I don't think replacing SPU with PPU is necessarily better (Doesn't solve the memory wall and bandwidth issues). Since it has been deployed in RoadRunner, I also don't think one can say Cell doesn't scale either. You need to specify the applications.

being deployed in a super esp a super cluster doesn't mean your architecture scales. It means that someone built pcie onto the side of it.

And they would of probably been better off using GPUs, more performance in the limited workloads SPUs help with and strangely enough, likely a much better dev environment.
 
Well, scaling is a big word. You can usually scale at a different level. From the application's point of view, as long as the speed up is great, the scientists got what they paid for. Some of the Cell apps scale superlinearly because of the way memory is accessed in Cell.
 
Cell has contributed effectively nothing. Its largely a rehash of already known deadends.
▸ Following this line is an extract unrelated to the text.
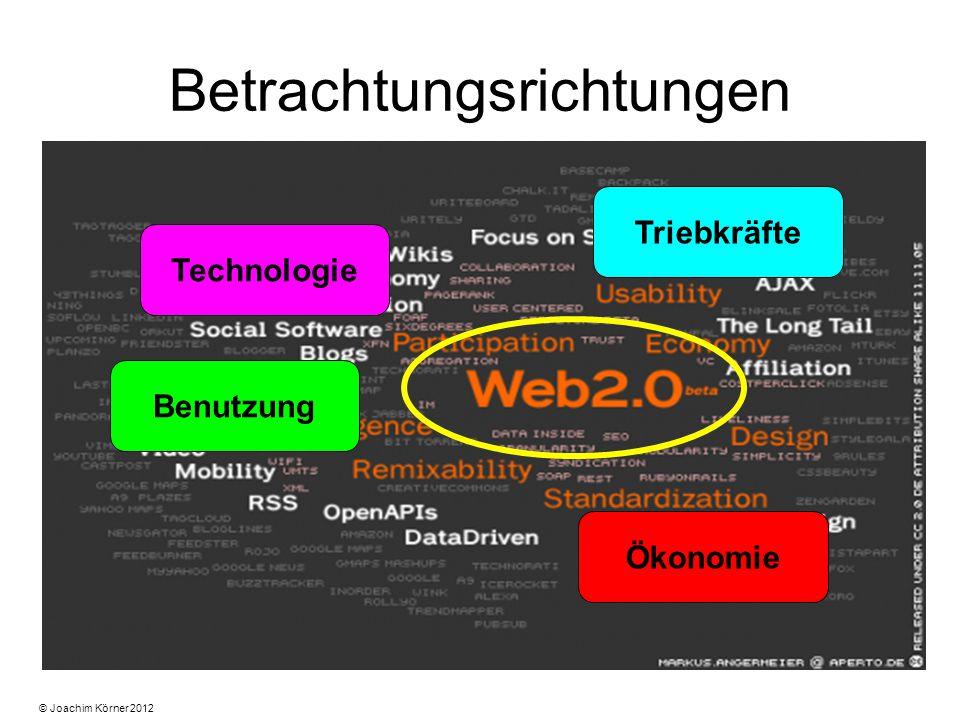 Betrachtungsrichtungen Technologie Benutzung Triebkräfte Ökonomie © Joachim Körner 2012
I disagree with you on this though. Now whether you want to say heterogeneous is a boondoggle, in-order is a waste, and the memory model was likewise a bad move, here was an architecture aimed for the mainstream that brought them all to the fore, and I think honestly what matters most is that cases can be made for the positives of each of these facets as well.

When you consider the programming model and the markets it was aimed at, indeed if GPGPU hadn't have come on exactly when it did, Cell would have had the highly parallel commodity compute market all to itself essentially - and even then Cell competes very well in a number of those areas. For a cheap cluster to run some physics ops for example, chained PS3's have become fairly commonplace. And although one may want to qualify their placement in the Top500 (both for green and otherwise), I think it's overly cynical to assume that it's all Flops and no utility - I believe papers have already emerged from some of the work accomplished by Roadrunner before its being committed to nuclear sims 24/7 for example.
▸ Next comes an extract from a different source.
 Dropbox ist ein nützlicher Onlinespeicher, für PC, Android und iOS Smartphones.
The conversation seems almost redundant in a sense because the literature and reports are clearly there of Cell proving itself across a number of work types, particularly in signal processing and financial modeling. I would argue in fact that if the financial crises hadn't come and sideswiped the industry when it did, IBM would have had a good bit of success selling the XCell8i's into the financial and energy spaces, where they were being targeted. But with the floor falling out of both at exactly the time of launch, well...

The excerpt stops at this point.